Underneath the arches and out the other side is Albert's Shed.
Little remains but the outline of its sheddy past, but it does retain a sleek industrial charm. Step inside and you'll find a candlelit cave of iron girders and polished food. It's also got a lovely atmosphere. The air hums with Latino jazz, while big impressionistic artworks seem to display Manchester's canals with the glowing vibrancy of Venice. Service is smiling and attentive. You instantly unwind.
Albert's Shed: Review
I'm seated in a window slot overlooking the canal and left to peruse the menu. I'd describe the food as British-European – there's a good selection of imaginative pasta and pizza, such as chilli chicken, but there are also earthy flavours such as Lancashire cheese pie, duck cassoulet and a pot roast, with sides of chunky chips. And, in case you have a more delicate palate, there are lighter touches like a goats cheese and fig salad and spinach and potato samosas.
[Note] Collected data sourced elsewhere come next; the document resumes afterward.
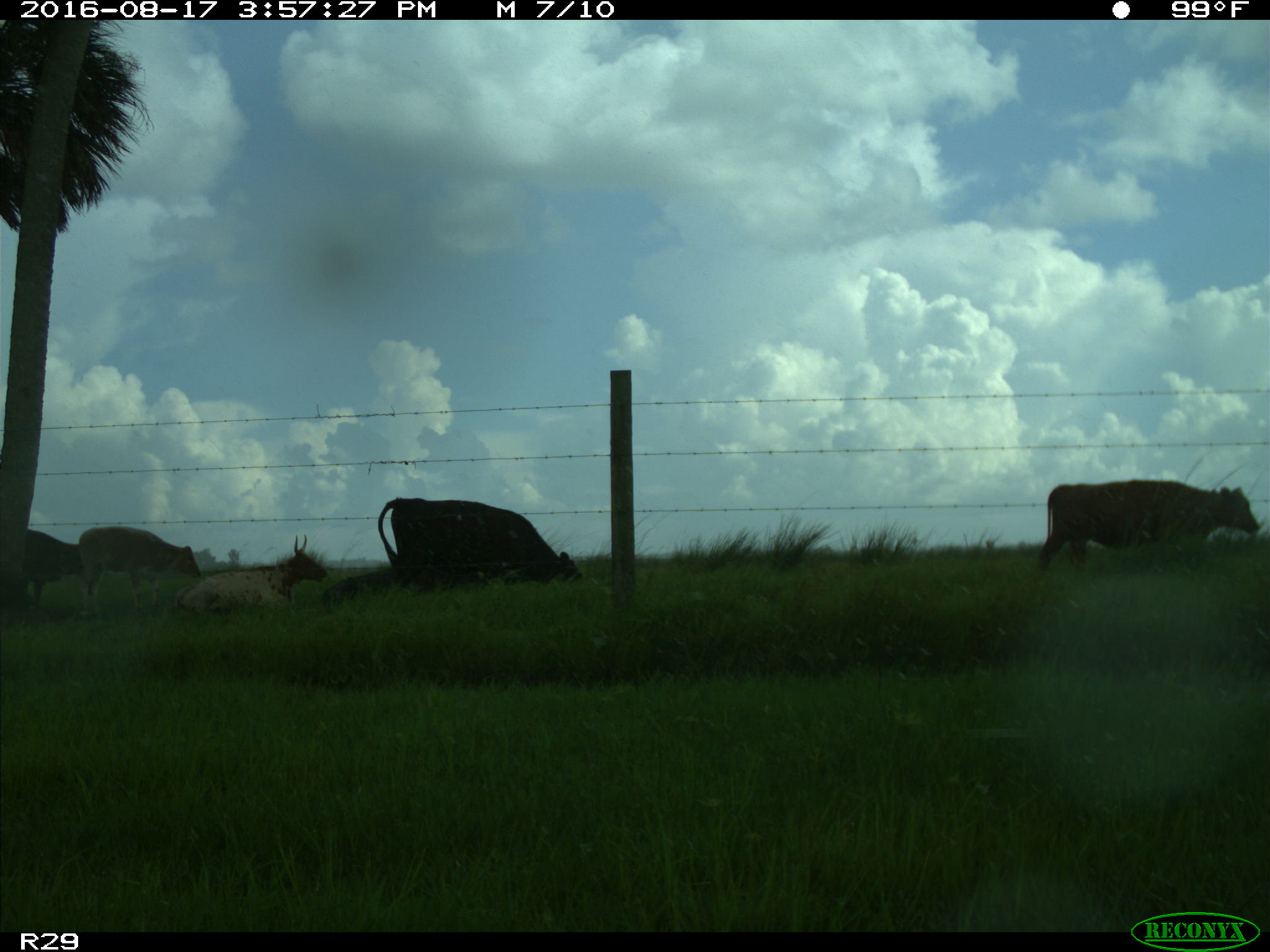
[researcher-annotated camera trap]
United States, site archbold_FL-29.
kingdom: Animalia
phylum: Chordata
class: Mammalia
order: Artiodactyla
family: Bovidae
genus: Bos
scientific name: Bos taurus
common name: domestic cow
Bos taurus (domestic cow).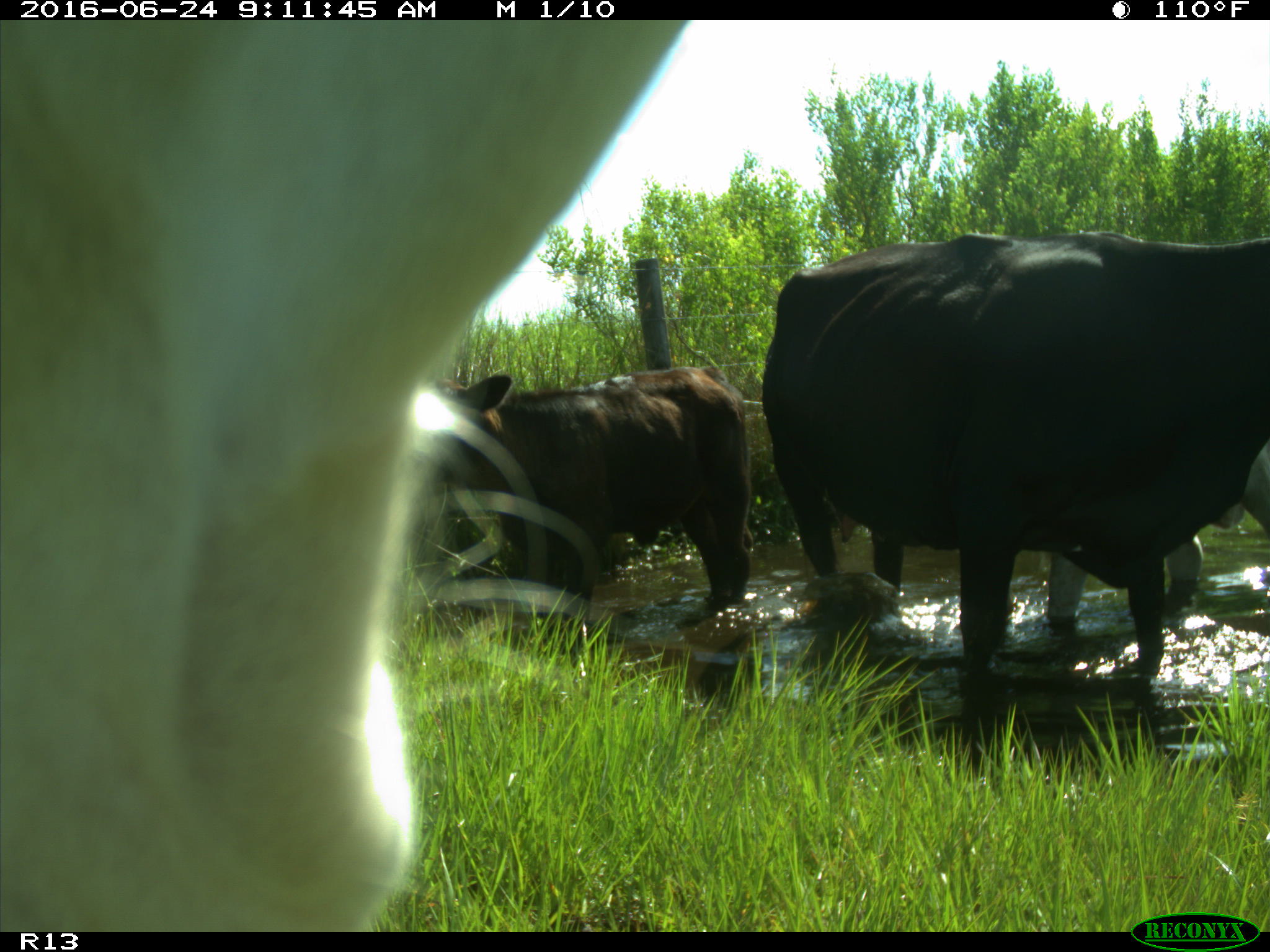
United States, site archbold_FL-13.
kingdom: Animalia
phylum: Chordata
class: Mammalia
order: Artiodactyla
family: Bovidae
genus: Bos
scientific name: Bos taurus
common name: domestic cow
Bos taurus (domestic cow).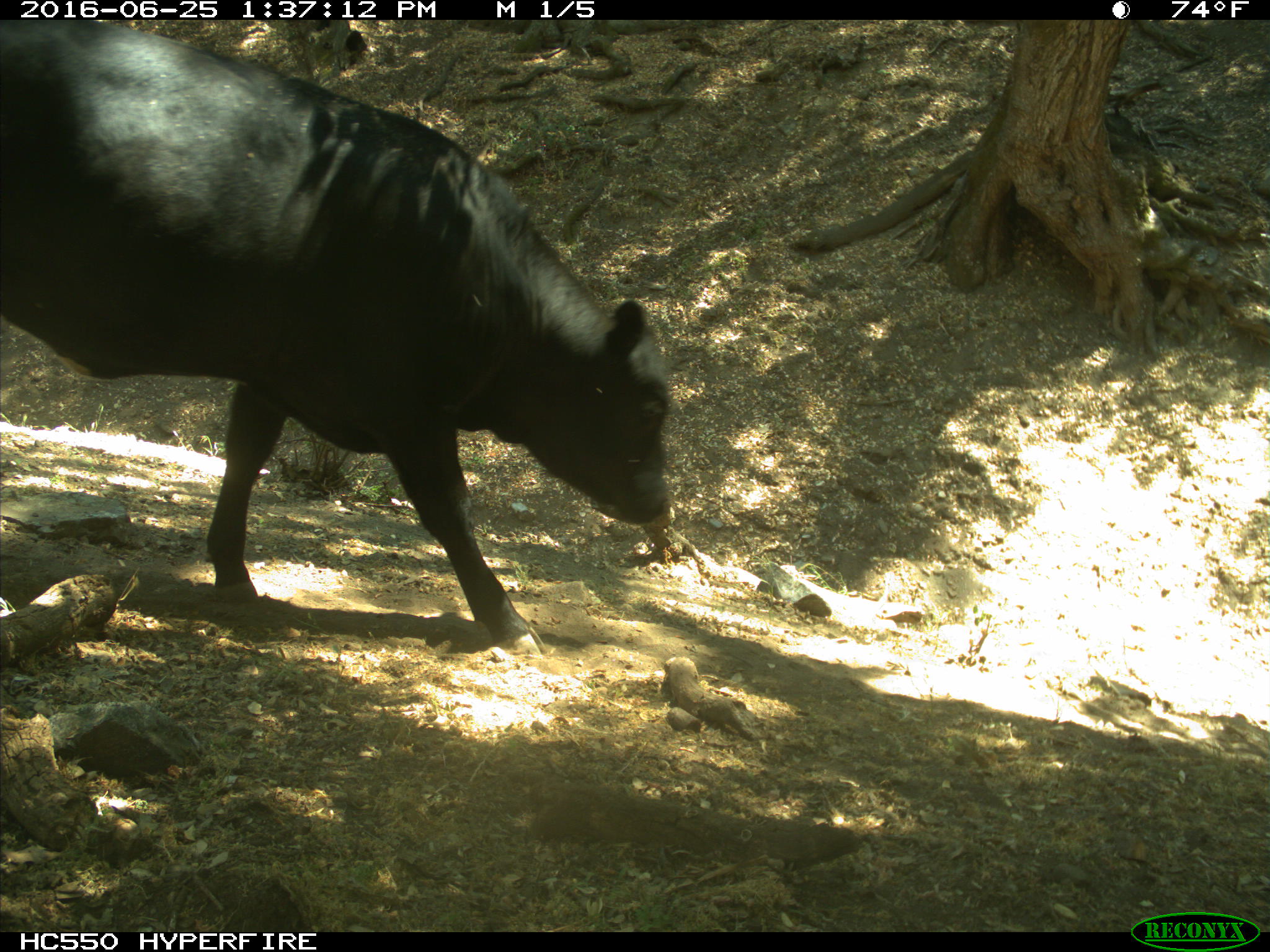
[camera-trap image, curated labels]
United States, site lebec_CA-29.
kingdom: Animalia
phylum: Chordata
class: Mammalia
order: Artiodactyla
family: Bovidae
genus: Bos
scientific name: Bos taurus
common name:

Prices are reasonable – it's £16.95 for steak but between £7.50 and £9.50 for pizza. Plus, they occasionally do deals like £10.95 for two courses – something to look out for.
I opt for two specials: white onion and stilton soup and sea bass with butternut squash risotto. The soup is a pale, warming broth, decorated with basil oil and a sprig of parsley. The stilton is nicely balanced by soothing onion. My only complaint was that my bread roll was ping-pong sized.
Still, it was good to leave room for the main. The fish had been fried soft and flaky, with a caramel-crisp skin. The squash sat in lovely, fudge-sized chunks in the risotto which was peppered with parsley and chilli. For me, the risotto was outstanding – one of the best I've ever tasted.
Outside, snow was starting to ghost past the windows. But what did I care? To paraphrase Billie Holiday, I had Albert's Shed to keep me warm!